- Case No. 14-11278
- Adv. No. 15-1027
Issues: (1) Whether debtor committed a false representation or actual fraud within the meaning of 11 U.S.C. §523(a)(2)(A) when he induced litigant to settle a lawsuit with two of his closely held corporations that he knew were no longer in business. (2) Whether debtor's execution of an agreement settling the creditor's state court lawsuit was a false statement concerning the debtor's financial condition within the meaning of §523(a)(2)(B)?
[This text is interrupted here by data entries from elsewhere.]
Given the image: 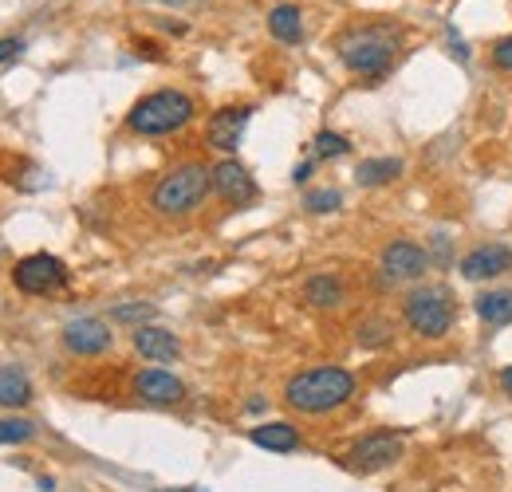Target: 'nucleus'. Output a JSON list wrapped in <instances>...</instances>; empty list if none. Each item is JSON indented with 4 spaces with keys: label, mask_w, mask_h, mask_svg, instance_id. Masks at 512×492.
Wrapping results in <instances>:
<instances>
[{
    "label": "nucleus",
    "mask_w": 512,
    "mask_h": 492,
    "mask_svg": "<svg viewBox=\"0 0 512 492\" xmlns=\"http://www.w3.org/2000/svg\"><path fill=\"white\" fill-rule=\"evenodd\" d=\"M355 394V374L343 367H312V370H300L288 378L284 386V402L300 414H331L339 406H347Z\"/></svg>",
    "instance_id": "obj_1"
},
{
    "label": "nucleus",
    "mask_w": 512,
    "mask_h": 492,
    "mask_svg": "<svg viewBox=\"0 0 512 492\" xmlns=\"http://www.w3.org/2000/svg\"><path fill=\"white\" fill-rule=\"evenodd\" d=\"M398 56V32L383 24H367V28H351L339 40V60L347 63L355 75L363 79H379L390 71V63Z\"/></svg>",
    "instance_id": "obj_2"
},
{
    "label": "nucleus",
    "mask_w": 512,
    "mask_h": 492,
    "mask_svg": "<svg viewBox=\"0 0 512 492\" xmlns=\"http://www.w3.org/2000/svg\"><path fill=\"white\" fill-rule=\"evenodd\" d=\"M193 119V99L186 91H150L146 99H138L130 107L127 126L142 138H158V134H174Z\"/></svg>",
    "instance_id": "obj_3"
},
{
    "label": "nucleus",
    "mask_w": 512,
    "mask_h": 492,
    "mask_svg": "<svg viewBox=\"0 0 512 492\" xmlns=\"http://www.w3.org/2000/svg\"><path fill=\"white\" fill-rule=\"evenodd\" d=\"M209 189H213V170L201 166V162H186V166L170 170L162 182L154 185L150 205L162 217H186V213H193L205 201Z\"/></svg>",
    "instance_id": "obj_4"
},
{
    "label": "nucleus",
    "mask_w": 512,
    "mask_h": 492,
    "mask_svg": "<svg viewBox=\"0 0 512 492\" xmlns=\"http://www.w3.org/2000/svg\"><path fill=\"white\" fill-rule=\"evenodd\" d=\"M453 292L446 284H418L402 300V319L418 339H446L453 327Z\"/></svg>",
    "instance_id": "obj_5"
},
{
    "label": "nucleus",
    "mask_w": 512,
    "mask_h": 492,
    "mask_svg": "<svg viewBox=\"0 0 512 492\" xmlns=\"http://www.w3.org/2000/svg\"><path fill=\"white\" fill-rule=\"evenodd\" d=\"M12 280H16V288L28 292V296H48V292H56V288L67 284V268H64V260L52 256V252H32V256H24V260L12 268Z\"/></svg>",
    "instance_id": "obj_6"
},
{
    "label": "nucleus",
    "mask_w": 512,
    "mask_h": 492,
    "mask_svg": "<svg viewBox=\"0 0 512 492\" xmlns=\"http://www.w3.org/2000/svg\"><path fill=\"white\" fill-rule=\"evenodd\" d=\"M402 449H406V437H402V433L375 430L351 445L347 461H351V469H359V473H379V469H390V465L402 457Z\"/></svg>",
    "instance_id": "obj_7"
},
{
    "label": "nucleus",
    "mask_w": 512,
    "mask_h": 492,
    "mask_svg": "<svg viewBox=\"0 0 512 492\" xmlns=\"http://www.w3.org/2000/svg\"><path fill=\"white\" fill-rule=\"evenodd\" d=\"M134 394L146 402V406H178L186 398V386L178 374L162 367H146L134 374Z\"/></svg>",
    "instance_id": "obj_8"
},
{
    "label": "nucleus",
    "mask_w": 512,
    "mask_h": 492,
    "mask_svg": "<svg viewBox=\"0 0 512 492\" xmlns=\"http://www.w3.org/2000/svg\"><path fill=\"white\" fill-rule=\"evenodd\" d=\"M111 327L103 323V319H95V315H83V319H71L64 327V347L71 355H83V359H95V355H103L107 347H111Z\"/></svg>",
    "instance_id": "obj_9"
},
{
    "label": "nucleus",
    "mask_w": 512,
    "mask_h": 492,
    "mask_svg": "<svg viewBox=\"0 0 512 492\" xmlns=\"http://www.w3.org/2000/svg\"><path fill=\"white\" fill-rule=\"evenodd\" d=\"M249 119H253V107H221L205 126V142L213 150H221V154H233L241 146V138H245Z\"/></svg>",
    "instance_id": "obj_10"
},
{
    "label": "nucleus",
    "mask_w": 512,
    "mask_h": 492,
    "mask_svg": "<svg viewBox=\"0 0 512 492\" xmlns=\"http://www.w3.org/2000/svg\"><path fill=\"white\" fill-rule=\"evenodd\" d=\"M426 268H430V252L414 241H390L383 248L386 280H422Z\"/></svg>",
    "instance_id": "obj_11"
},
{
    "label": "nucleus",
    "mask_w": 512,
    "mask_h": 492,
    "mask_svg": "<svg viewBox=\"0 0 512 492\" xmlns=\"http://www.w3.org/2000/svg\"><path fill=\"white\" fill-rule=\"evenodd\" d=\"M213 193L225 201V205H249L256 197V182L249 178V170L237 162V158H225L213 166Z\"/></svg>",
    "instance_id": "obj_12"
},
{
    "label": "nucleus",
    "mask_w": 512,
    "mask_h": 492,
    "mask_svg": "<svg viewBox=\"0 0 512 492\" xmlns=\"http://www.w3.org/2000/svg\"><path fill=\"white\" fill-rule=\"evenodd\" d=\"M512 272V248L509 245H481L461 256V276L465 280H493Z\"/></svg>",
    "instance_id": "obj_13"
},
{
    "label": "nucleus",
    "mask_w": 512,
    "mask_h": 492,
    "mask_svg": "<svg viewBox=\"0 0 512 492\" xmlns=\"http://www.w3.org/2000/svg\"><path fill=\"white\" fill-rule=\"evenodd\" d=\"M134 351L142 359H150V363H174L182 355V343H178L174 331L146 323V327H134Z\"/></svg>",
    "instance_id": "obj_14"
},
{
    "label": "nucleus",
    "mask_w": 512,
    "mask_h": 492,
    "mask_svg": "<svg viewBox=\"0 0 512 492\" xmlns=\"http://www.w3.org/2000/svg\"><path fill=\"white\" fill-rule=\"evenodd\" d=\"M473 311L485 327H505L512 323V292L509 288H493V292H481L473 300Z\"/></svg>",
    "instance_id": "obj_15"
},
{
    "label": "nucleus",
    "mask_w": 512,
    "mask_h": 492,
    "mask_svg": "<svg viewBox=\"0 0 512 492\" xmlns=\"http://www.w3.org/2000/svg\"><path fill=\"white\" fill-rule=\"evenodd\" d=\"M249 437H253V445L268 449V453H292V449H300V433H296V426H288V422H264Z\"/></svg>",
    "instance_id": "obj_16"
},
{
    "label": "nucleus",
    "mask_w": 512,
    "mask_h": 492,
    "mask_svg": "<svg viewBox=\"0 0 512 492\" xmlns=\"http://www.w3.org/2000/svg\"><path fill=\"white\" fill-rule=\"evenodd\" d=\"M268 32L280 40V44H300L304 40V16L296 4H276L268 12Z\"/></svg>",
    "instance_id": "obj_17"
},
{
    "label": "nucleus",
    "mask_w": 512,
    "mask_h": 492,
    "mask_svg": "<svg viewBox=\"0 0 512 492\" xmlns=\"http://www.w3.org/2000/svg\"><path fill=\"white\" fill-rule=\"evenodd\" d=\"M304 300L312 308H339L343 304V280L335 272H316L308 284H304Z\"/></svg>",
    "instance_id": "obj_18"
},
{
    "label": "nucleus",
    "mask_w": 512,
    "mask_h": 492,
    "mask_svg": "<svg viewBox=\"0 0 512 492\" xmlns=\"http://www.w3.org/2000/svg\"><path fill=\"white\" fill-rule=\"evenodd\" d=\"M32 402V382L20 367H0V406L20 410Z\"/></svg>",
    "instance_id": "obj_19"
},
{
    "label": "nucleus",
    "mask_w": 512,
    "mask_h": 492,
    "mask_svg": "<svg viewBox=\"0 0 512 492\" xmlns=\"http://www.w3.org/2000/svg\"><path fill=\"white\" fill-rule=\"evenodd\" d=\"M355 178L359 185H390L394 178H402V162L398 158H367V162H359V170H355Z\"/></svg>",
    "instance_id": "obj_20"
},
{
    "label": "nucleus",
    "mask_w": 512,
    "mask_h": 492,
    "mask_svg": "<svg viewBox=\"0 0 512 492\" xmlns=\"http://www.w3.org/2000/svg\"><path fill=\"white\" fill-rule=\"evenodd\" d=\"M355 335H359L363 347H386V343L394 339V327H390L386 319H363V323L355 327Z\"/></svg>",
    "instance_id": "obj_21"
},
{
    "label": "nucleus",
    "mask_w": 512,
    "mask_h": 492,
    "mask_svg": "<svg viewBox=\"0 0 512 492\" xmlns=\"http://www.w3.org/2000/svg\"><path fill=\"white\" fill-rule=\"evenodd\" d=\"M36 437V426L24 422V418H4L0 422V445H24Z\"/></svg>",
    "instance_id": "obj_22"
},
{
    "label": "nucleus",
    "mask_w": 512,
    "mask_h": 492,
    "mask_svg": "<svg viewBox=\"0 0 512 492\" xmlns=\"http://www.w3.org/2000/svg\"><path fill=\"white\" fill-rule=\"evenodd\" d=\"M339 205H343V193L339 189H312L304 197V209H312V213H335Z\"/></svg>",
    "instance_id": "obj_23"
},
{
    "label": "nucleus",
    "mask_w": 512,
    "mask_h": 492,
    "mask_svg": "<svg viewBox=\"0 0 512 492\" xmlns=\"http://www.w3.org/2000/svg\"><path fill=\"white\" fill-rule=\"evenodd\" d=\"M347 150H351V142L343 134H335V130H320L316 134V154L320 158H343Z\"/></svg>",
    "instance_id": "obj_24"
},
{
    "label": "nucleus",
    "mask_w": 512,
    "mask_h": 492,
    "mask_svg": "<svg viewBox=\"0 0 512 492\" xmlns=\"http://www.w3.org/2000/svg\"><path fill=\"white\" fill-rule=\"evenodd\" d=\"M150 315H154V304H123V308H115L119 323H138V327H146Z\"/></svg>",
    "instance_id": "obj_25"
},
{
    "label": "nucleus",
    "mask_w": 512,
    "mask_h": 492,
    "mask_svg": "<svg viewBox=\"0 0 512 492\" xmlns=\"http://www.w3.org/2000/svg\"><path fill=\"white\" fill-rule=\"evenodd\" d=\"M493 63H497L501 71H512V36H501V40L493 44Z\"/></svg>",
    "instance_id": "obj_26"
},
{
    "label": "nucleus",
    "mask_w": 512,
    "mask_h": 492,
    "mask_svg": "<svg viewBox=\"0 0 512 492\" xmlns=\"http://www.w3.org/2000/svg\"><path fill=\"white\" fill-rule=\"evenodd\" d=\"M24 52V40H0V63L16 60Z\"/></svg>",
    "instance_id": "obj_27"
},
{
    "label": "nucleus",
    "mask_w": 512,
    "mask_h": 492,
    "mask_svg": "<svg viewBox=\"0 0 512 492\" xmlns=\"http://www.w3.org/2000/svg\"><path fill=\"white\" fill-rule=\"evenodd\" d=\"M296 182H308L312 178V162H304V166H296V174H292Z\"/></svg>",
    "instance_id": "obj_28"
},
{
    "label": "nucleus",
    "mask_w": 512,
    "mask_h": 492,
    "mask_svg": "<svg viewBox=\"0 0 512 492\" xmlns=\"http://www.w3.org/2000/svg\"><path fill=\"white\" fill-rule=\"evenodd\" d=\"M501 390H505V394L512 398V367L501 370Z\"/></svg>",
    "instance_id": "obj_29"
},
{
    "label": "nucleus",
    "mask_w": 512,
    "mask_h": 492,
    "mask_svg": "<svg viewBox=\"0 0 512 492\" xmlns=\"http://www.w3.org/2000/svg\"><path fill=\"white\" fill-rule=\"evenodd\" d=\"M166 4H186V0H166Z\"/></svg>",
    "instance_id": "obj_30"
},
{
    "label": "nucleus",
    "mask_w": 512,
    "mask_h": 492,
    "mask_svg": "<svg viewBox=\"0 0 512 492\" xmlns=\"http://www.w3.org/2000/svg\"><path fill=\"white\" fill-rule=\"evenodd\" d=\"M186 492H197V489H186Z\"/></svg>",
    "instance_id": "obj_31"
}]
</instances>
RULING: Debtor was sole shareholder of two closely held corporations creditor had sued on a contract for architectural services. Debtor and his corporations settled the claim for $22,500, to be paid over time. Debtor knew when he signed the agreement that the corporations had not been doing business for over a year. The settling parties also agreed to entry of a consent judgment against the corporate entities and debtor. One of the defunct corporations made the only two payments on the settlement. Meanwhile at debtor's request, creditor agreed to amend the consent judgment to remove debtor, who claimed that the judgment was impairing his ability to obtain credit to pay the settlement. After the judgment was amended to remove the debtor in his individual capacity, neither he nor his corporate entities made any further payments. The bankruptcy court held that the debtor made false representations and committed actual fraud pursuant to 11 U.S.C. §523(a)(2)(A) when he induced the creditor to settle with corporations the debtor knew had not been conducting business for some time and later inducing the creditor to release him. The court also held that the settlement agreement was not a statement in writing concerning the debtor's financial condition within the meaning of §523(a)(2)(B).